四年前のことだ。ある会社で起きた労災事故の調査を引き受けることになった。その内容は、ローラー車──道路の地ならしを行う巨大な車両──に女性従業員が轢かれて亡くなったというものだった。保険支給に伴い、事故の概要調査や遺族の意向を確認するのが俺の役目だった。

遺族の話を聞くため、女性の実家へ向かった。場所は関西の漁村。潮の香りが漂うのどかな土地で、古い家々が並び、どこか懐かしい雰囲気があった。ただ、道は入り組んでいて一方通行も多い。ナビが役に立たなくなったので、車を空き地に停めて徒歩で向かうことにした。

だが、目的地が見つからない。15分ほどさまよい、戻ってきた俺は、近くの女性に道を尋ねた。洗面器を手に歩いていた彼女に声をかけたが、振り向いた瞬間、息が止まりそうになった。

顔は異様なほど歪んでいて、唇はベロリとめくれ、歯が抜け落ち、右目は血走ってギョロリと開いている一方、左目はほとんど閉じていた。前髪は乱れていて、頬は不自然にこけ、顎は突き出ている。まるで映画『グーニーズ』のスロースを思わせる異形だった。心臓が締め付けられる思いを抑えながら、「ご存じですか?」と聞くと、彼女は苦しそうに一言だけ場所を教えてくれた。

教えてもらった家に到着すると、遺族の母親が静かに出迎えてくれた。娘を亡くした悲しみを胸に抱えながらも、金銭に執着することはなく、ただ「可哀想に、嫁にも行かず死んでしまった」と繰り返していた。お焼香をさせてもらい、遺影を見た俺は、改めて娘の美しい顔立ちに目を奪われた。会社の話によると、彼女は皆に可愛がられていたという。特に事故を起こした従業員にとっては、まるで実の娘のような存在だったらしい。その従業員は事故の後、深い罪悪感から自殺未遂を起こし、今も放心状態で過ごしているという。
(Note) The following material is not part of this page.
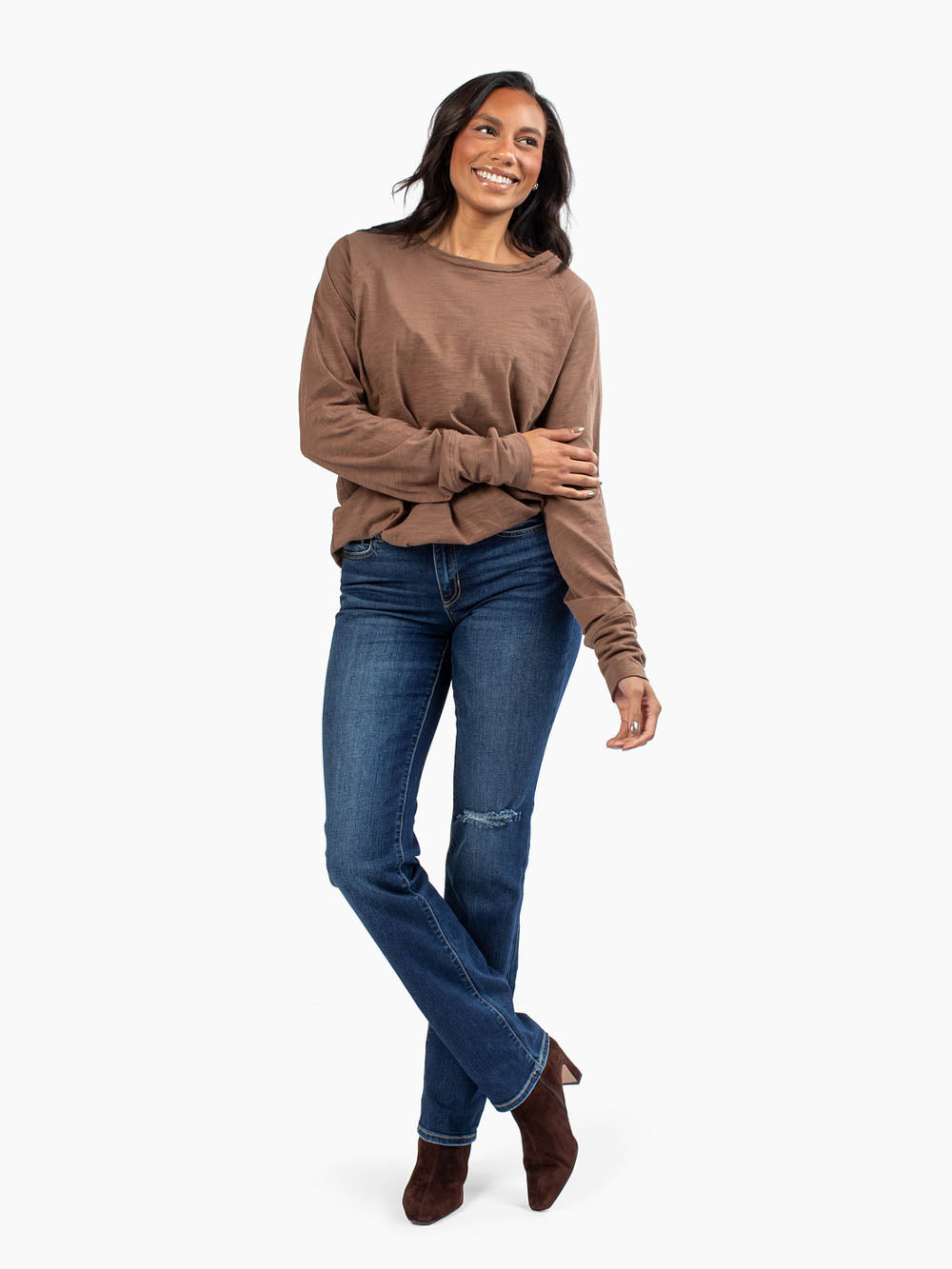 Front view of malley long sleeve tee in brown tucked into jeans on tall model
遺族の言葉を受け止めた俺は、報告書に彼女の思いを反映させ、少しでも保険担当者の心に届くように願いながら帰路についた。車へ向かう途中、さっきの女性がいるかもしれないと思うと全身が総毛立った。しかし、彼女と再び会うことはなく、安堵しながら車に乗り込んだ。
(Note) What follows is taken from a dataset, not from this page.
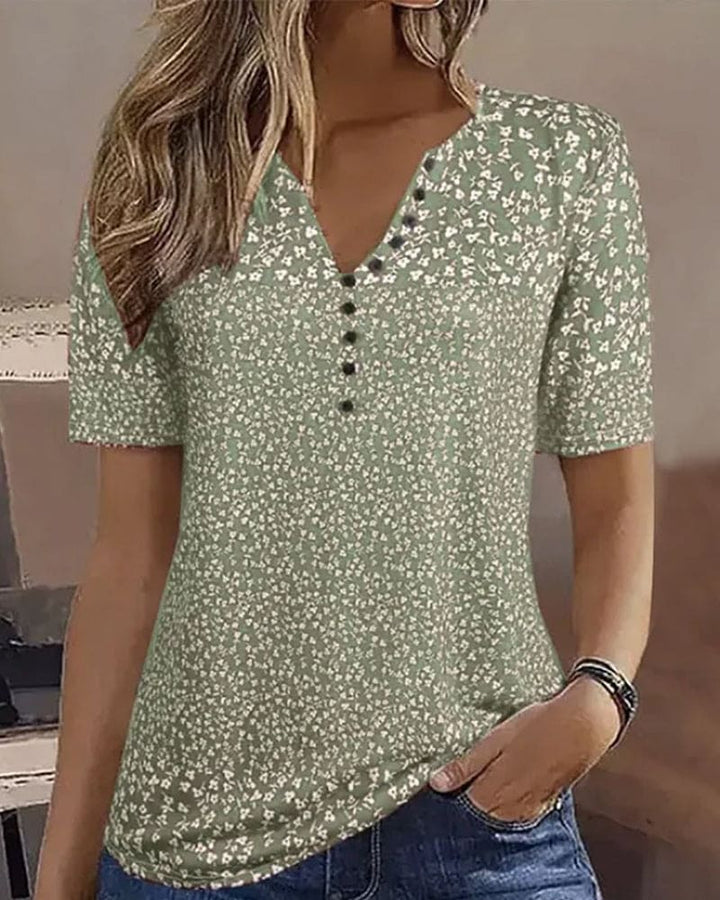 Stylish women's relaxed fit floral summer top. Green elegant short sleeve blouse, perfect for spring casual wear.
だが、車の白いボディには、薄汚れた茶色の手形がいくつもついていた。俺はウエットシートで手形を拭き取ったが、気味の悪さが胸に残った。帰社後、事故現場の写真が添付された正式な報告書を目にする機会があった。ページをめくると、被害者の手元が写った写真に目が留まった。そこには、血で汚れたコンクリートブロックに、車の手形と同じような茶色い跡が残っていた。

さらに写真を見ていくと、事故直後の彼女の姿が映し出されていた。それは、昼間に道を尋ねた女性そのものだった。歪んだ顔、めくれた唇、突き出た顎――全てが一致していた。偶然だと思い込もうとしたが、冷や汗が止まらなかった。そして最後には、息が詰まり意識を失った。

俺が目撃したものが何だったのか、今でも分からない。偶然か、記憶の錯覚か、それとも……。あの日の出来事は、未だに胸に重くのしかかっている。